The setting is a Washington think-tank called the New America Foundation. The session is entitled "What Kids' Gaming, Tweeting, Streaming and Sharing Tells Us About the Future of Elementary Ed." The panellists are a second-grade teacher from a Manhattan private school, a couple of fellows of the foundation, and a woman named Alice Wilder who helped to write a popular television program for preschoolers called Blue's Clues.
Ms. Wilder declares she feels "education is finally catching up -- it's about DOING, not just TELLING all the time.
"We listen to kids' voices," she boasts. "We use their voice to create product."
On Skype, we see a writer named Scott Traylor, who tells us the key to awakening the adolescent brain is "making learning an extrinsic aspect to gaining points and status."
He may be onto something: When I ask Lizzie what she has learned from reaching Level 12 in Where's My Water?, she answers "I learned how to dig."
Another speaker wonders if we should be trying to figure out "the kind of learning that might be best guided by adults" -- if, in fact, there is any -- leaving the rest, apparently, for the kids to work out themselves as they interact on the Massively Multiplayer Online games that the cyber-cognoscenti call MMOs.
A researcher named Lisa Guernsey informs us the typical American child between the ages of six months and five years spends an average of two hours a day online.
"This is not about a PC on a desk," Ms. Guernsey says. "This is not about whether schools should buy iPads. What can we learn about learning by watching children interact with technology? Is there really a separation of virtual and real worlds in a child's mind?"
The second-grade teacher from the private school in Manhattan, a man named Joel Levin, also happens to be the co-owner of a company that adapts a Swedish MMO world-building game called Minecraft for classroom use. Mr. Levin confesses he is "struggling to teach the concepts of digital citizenship.
"Video gaming is the baseline experience," Mr. Levin announces, the passion that equalizes poor and rich, white and black, city and country, Hispanic, hick and hipster across this unequally favoured land. Then he offers an anecdote about a group of kids who were co-operatively designing a house on Minecraft when one girl purposely broke a digital window, causing a boy to leap from his real-world chair and accost her.
Mr. Levin says he used this incident to teach his pupils that "how we treat people in a virtual space matters."
"Having the teacher in the classroom to provide the human element is essential," this teacher concedes, but does he or she have to be a licensed professional educator? Why not a geek well-schooled in Poptropia or Wizard 101 or Moshi Monsters?
A woman named Annie Murphy Paul tells us she has been studying the so-called "flow experience," when children become so absorbed in a game or website that, as she puts it, "time slips away.
"Kids don't need prizes or punishments," Ms. Paul says. "We should be promoting an intrinsic value for learning."
It's not often that I speak up at these events, but after more than an hour of discussion, I raise my hand and suggest we have heard a lot about "product" at this seminar, but not a single word about outcomes.
"All of us in this room are smart people who went to college, and none of us played Minecraft when we were six years old," I venture. "In my generation, we got the 'flow experience' from Alice in Wonderland and Huckleberry Finn. Looking 10 or 15 years into the future, what kind of people are you seeking to encourage with your 'product' -- fewer window-breakers? higher test scores? or Americans who can compete with the Chinese?"
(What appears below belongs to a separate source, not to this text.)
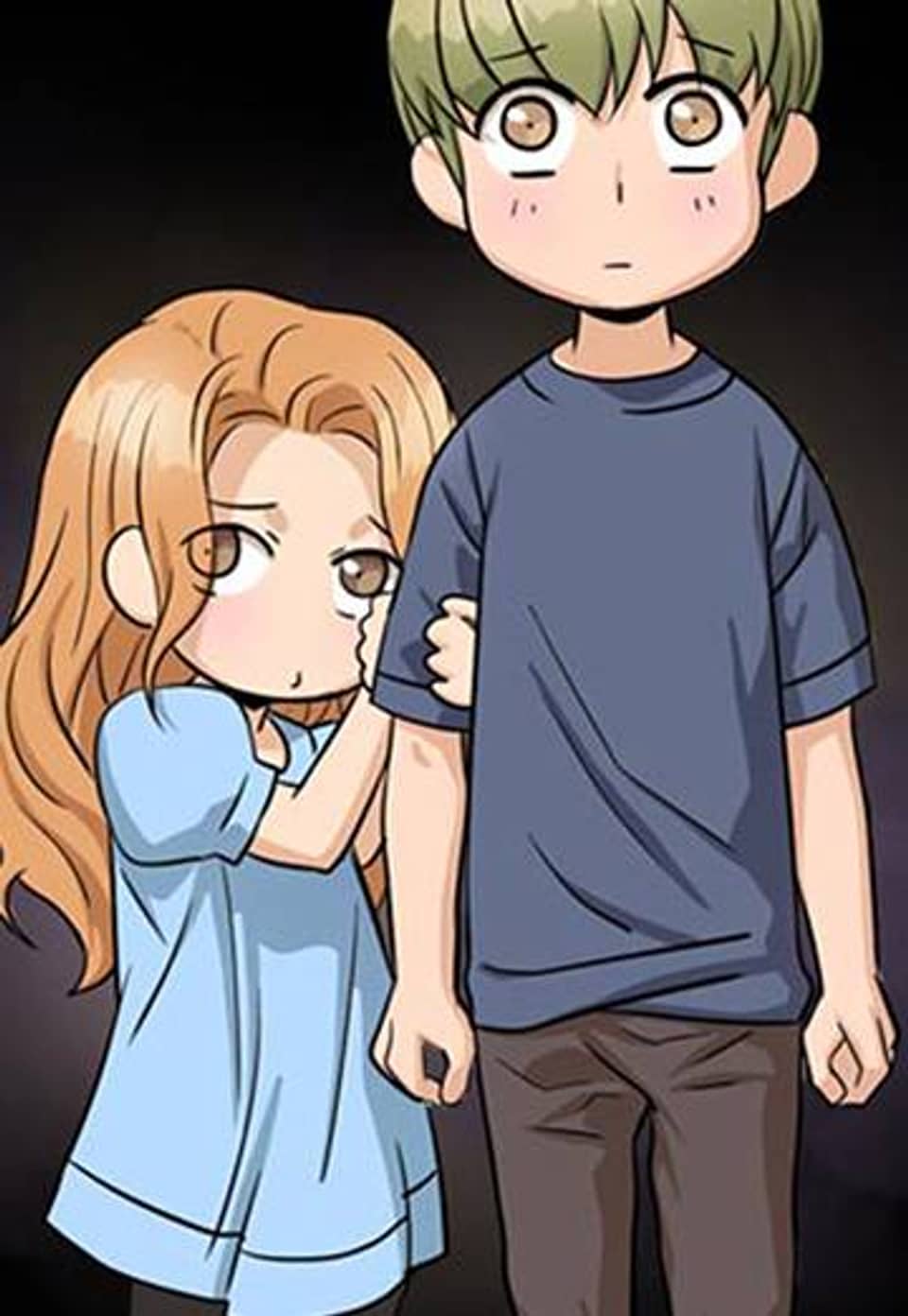 오고있나요 25화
With commendable candour, the second-grade teacher from the private school in Manhattan answers, "My focus as a second-grade teacher is where they'll be at the end of second grade."
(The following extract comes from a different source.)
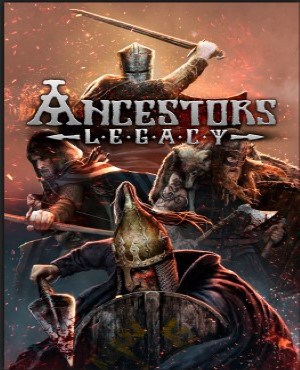 free download ancestors the game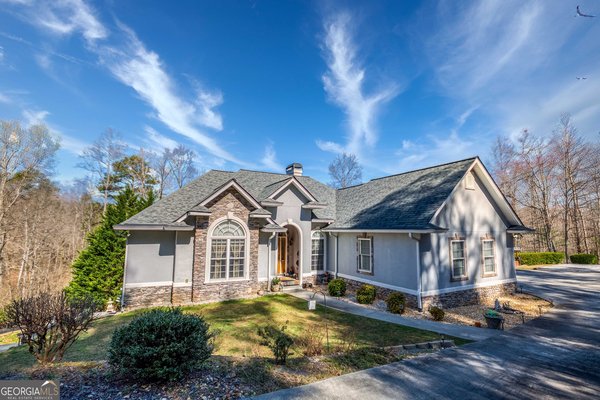 440 River Bridge Loop, Cornelia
At the end of second grade, I am thinking, will come another summer of trying to drag Lizzie off Rat on a Snowboard and into the swimming pool.
"We need to talk as a country about what we want our learners and thinkers to DO," says Alice Wilder. "Education was designed for a different purpose. But what is our purpose now?"
Allen Abel is a Brooklyn-born Canadian journalist based in Washington, D.C.